What I'm looking for here is a method to refer to a bound method from within that method for the purpose of removing an eventlistener from within the event listener.
I'd like to create a single method to handle the same action over a few different events.
I've got a function that handles rotating the elements called rotateActiveItem
. It looks at a list of list items and activates one at a time.
In my constructor I'd like to set up a few, potentially many, events that trigger rotateLoadingCopy
.
this.oneQuarter = genericDurationEvent.bind(this, animationDuration * .25);
this.half = genericDurationEvent.bind(this, animationDuration * .5);
this.threeQuarters = genericDurationEvent.bind(this, animationDuration * .75);
Each of these are added to the animation's events:
this.animation_.addEventListener('enterFrame', this.oneQuarter);
this.animation_.addEventListener('enterFrame', this.half);
this.animation_.addEventListener('enterFrame', this.threeQuarters);
And then the event checks for duration, executes the rotation, and then should remove itself from the eventListeners.
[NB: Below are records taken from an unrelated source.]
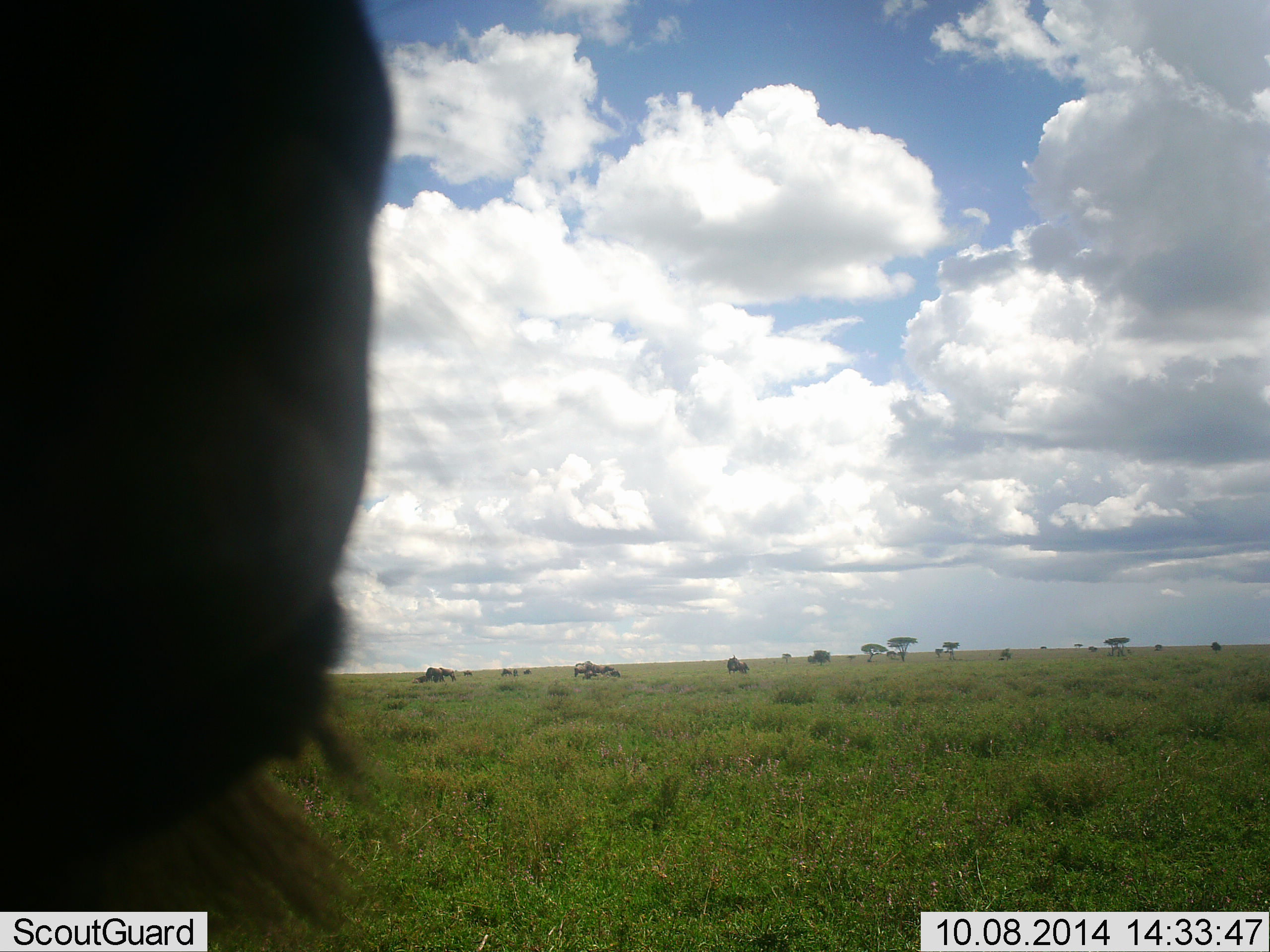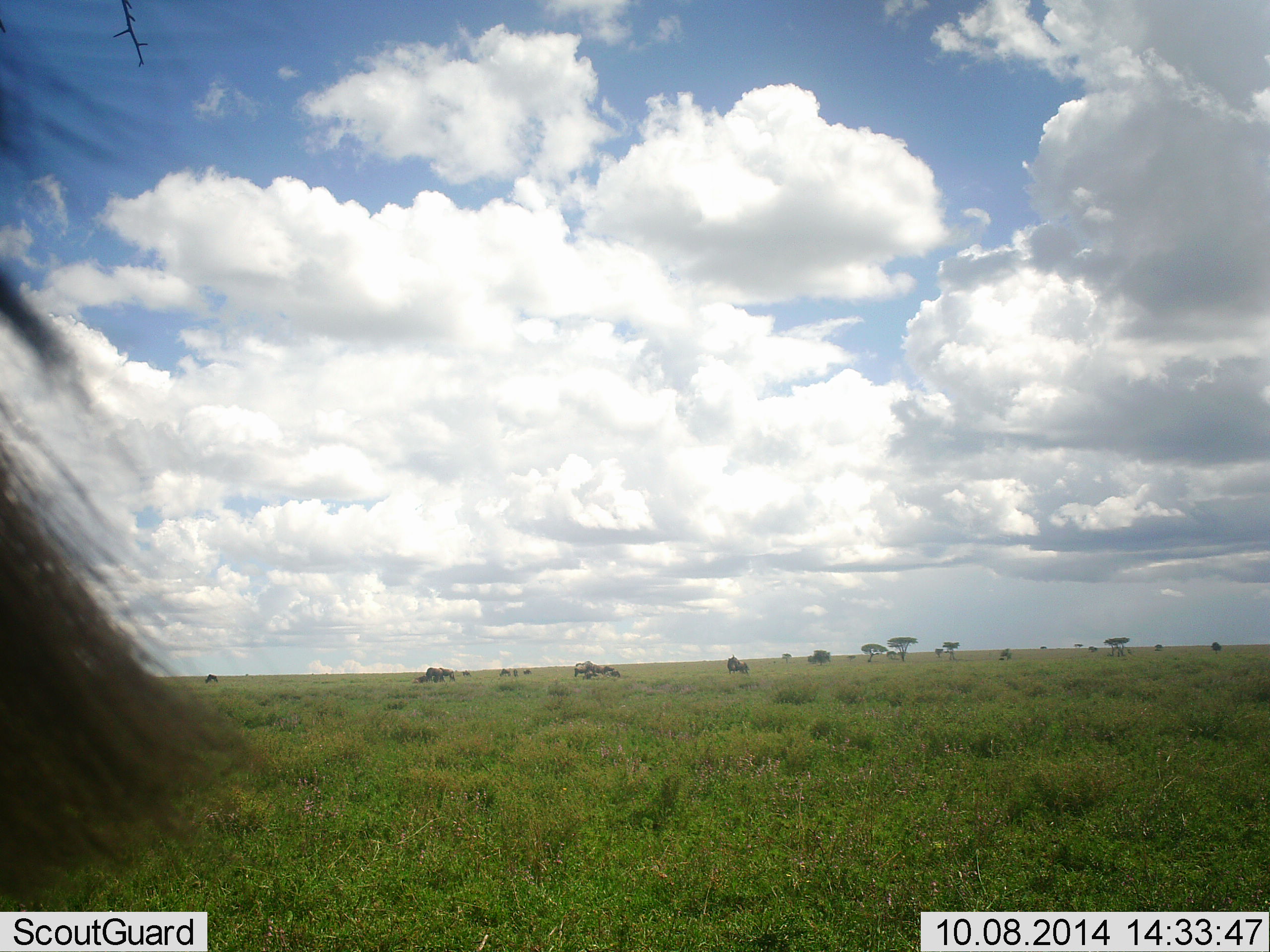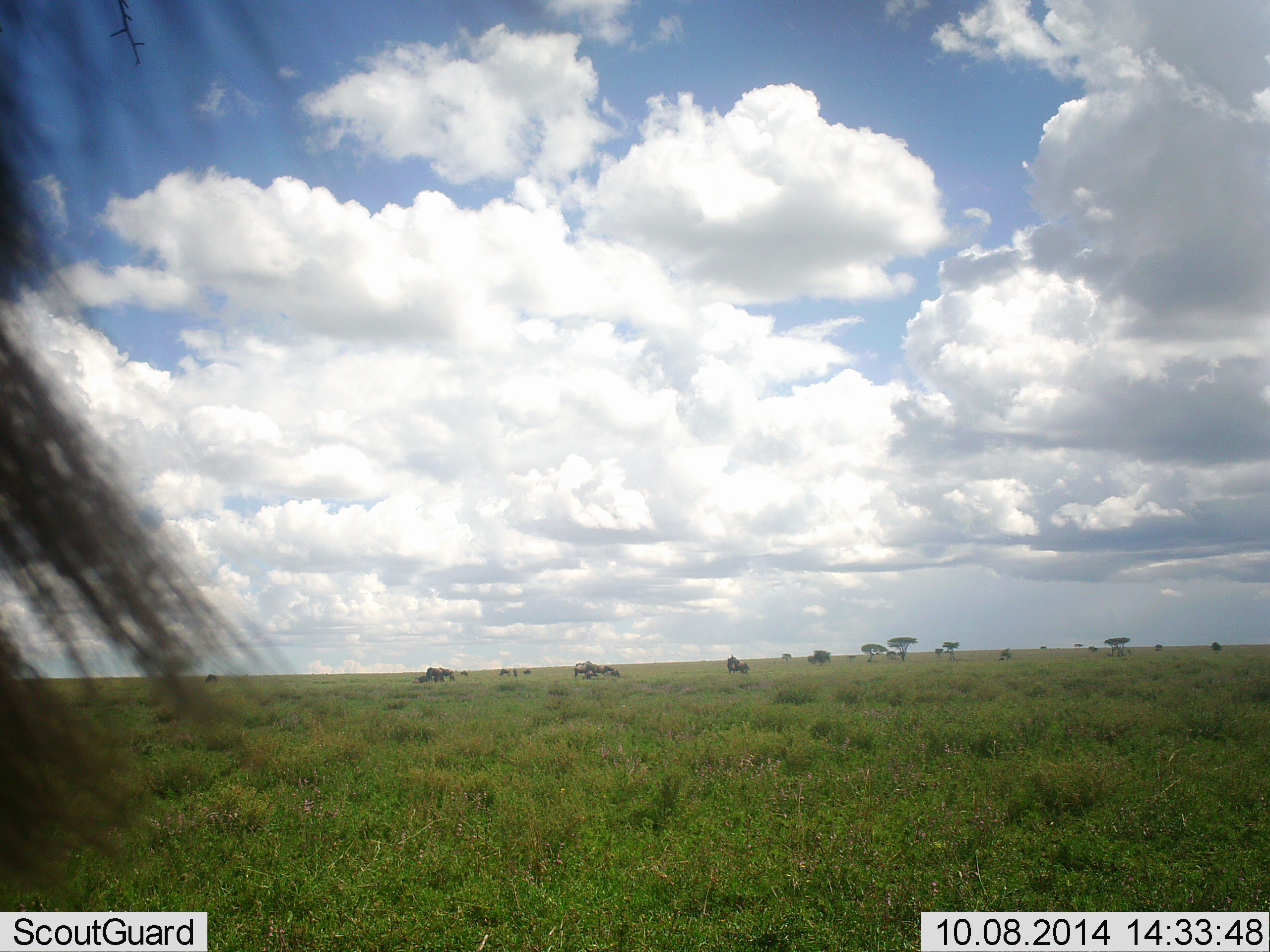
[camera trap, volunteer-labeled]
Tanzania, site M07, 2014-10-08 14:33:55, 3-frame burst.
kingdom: Animalia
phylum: Chordata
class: Mammalia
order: Artiodactyla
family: Bovidae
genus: Connochaetes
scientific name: Connochaetes taurinus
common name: blue wildebeest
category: wildebeest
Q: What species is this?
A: Wildebeest (blue wildebeest) (Connochaetes taurinus).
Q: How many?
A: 8.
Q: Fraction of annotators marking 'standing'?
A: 50%.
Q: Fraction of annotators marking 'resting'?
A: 0%.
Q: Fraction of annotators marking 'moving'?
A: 20%.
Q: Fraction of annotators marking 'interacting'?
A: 10%.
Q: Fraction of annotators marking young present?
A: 0%.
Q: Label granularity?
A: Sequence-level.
genericDurationEvent(duration, event) {
if (event.currentTime >= duration) {
// Activate the next loading text element.
this.rotateActiveItem();
// Stop listening for this event.
this.animation_.removeEventListener('enterFrame', /*What goes here?*/);
}
}
At first I thought maybe I could bind the bound method onto another method, but that's a rabbit hole of bound functions.
Then I thought arguments.callee
would do this, but I'm in strict mode it its deprecated in strict mode.
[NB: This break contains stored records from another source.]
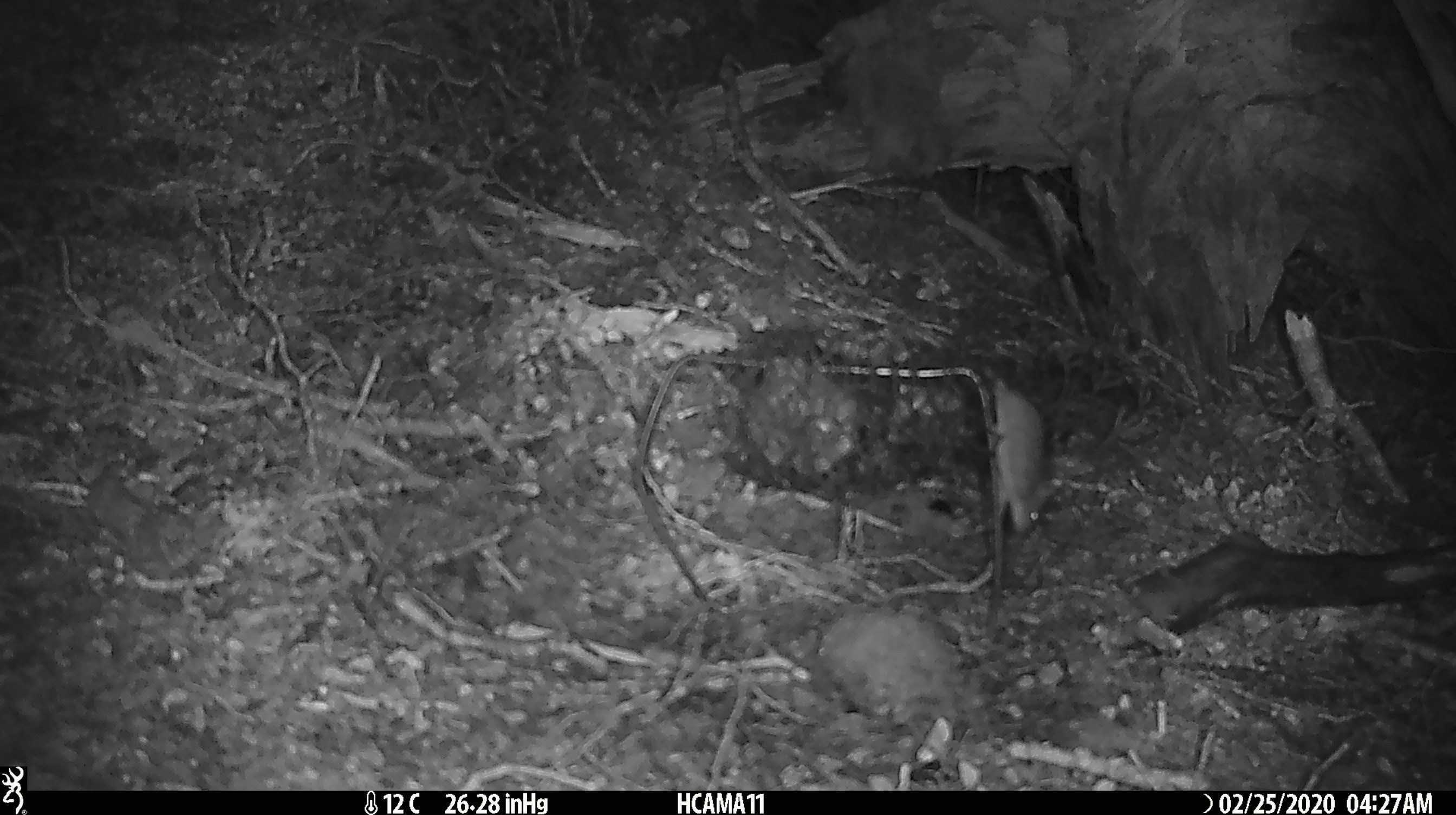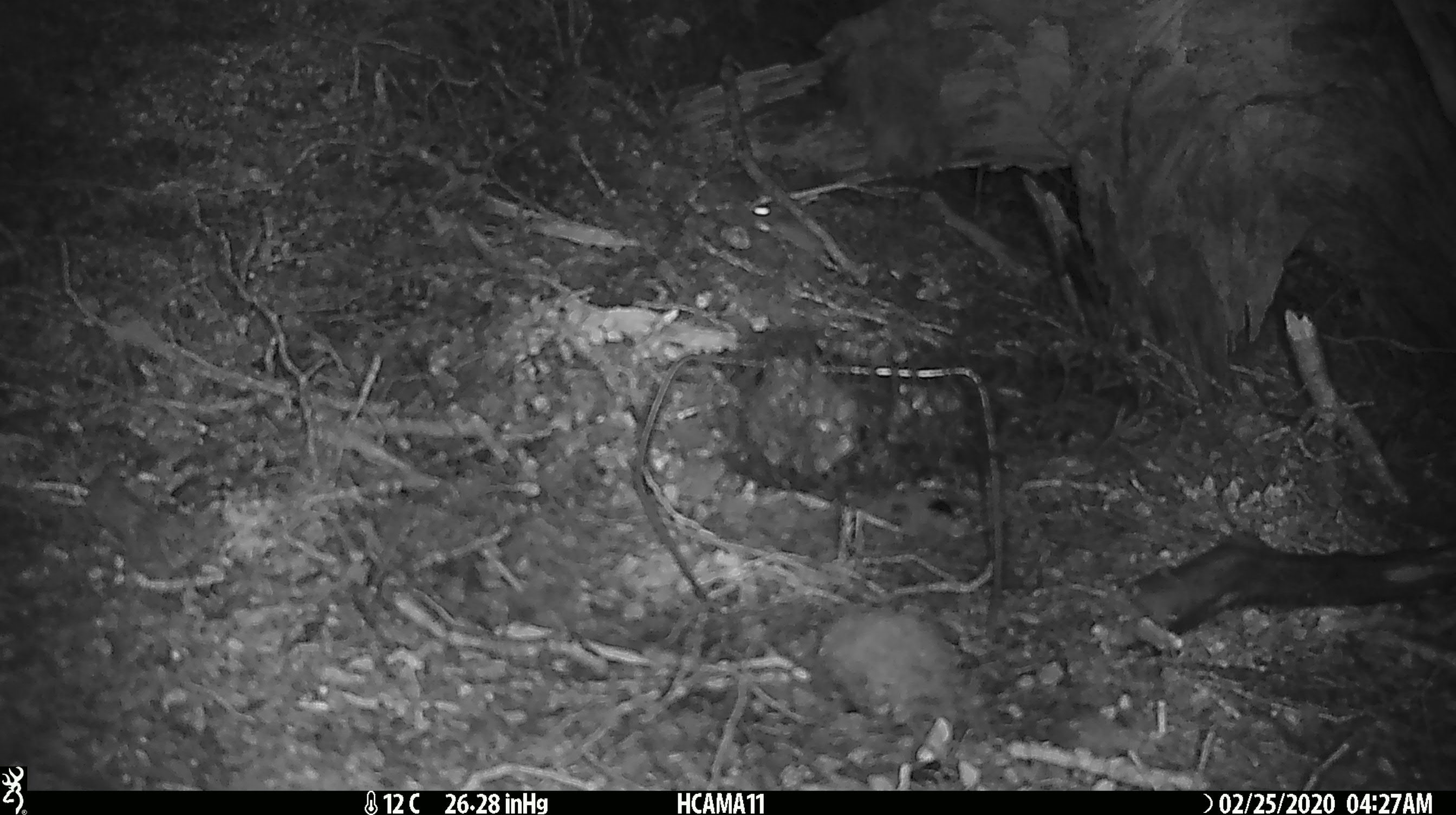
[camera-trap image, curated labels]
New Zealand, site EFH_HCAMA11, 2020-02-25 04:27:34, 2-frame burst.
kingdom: Animalia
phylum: Chordata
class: Mammalia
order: Rodentia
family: Muridae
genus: Mus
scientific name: Mus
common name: mouse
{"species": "mouse (Mus)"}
I would recommend going for a closure pattern, and generating the handlers dynamically, so you can keep a reference to the function.
genericDurationEvent(context, duration) {
var handler = function (event) {
if (event.currentTime >= duration) {
// Activate the next loading text element.
this.rotateActiveItem();
// Stop listening for this event.
this.animation_.removeEventListener('enterFrame', handler);
}
}.bind(context);
return handler;
}
this.oneQuarter = genericDurationEvent(this, animationDuration * .25);
this.half = genericDurationEvent(this, animationDuration * .5);
this.threeQuarters = genericDurationEvent(this, animationDuration * .75);
If you wanna go the extra mile, you could isolate the logic in a way that the generator makes any function behave like "once" ala jQuery#one():
// definition
function once (what, eventName, originalHandler) {
function onceHandler (...args) {
what.removeEventListener(eventName, onceHandler);
return originalHandler.apply(this, args);
};
what.addEventListener(eventName, onceHandler);
}
// usage
once(this.animation_, 'enterFrame', event => {
if (event.currentTime >= animationDuration * .25) {
// Activate the next loading text element.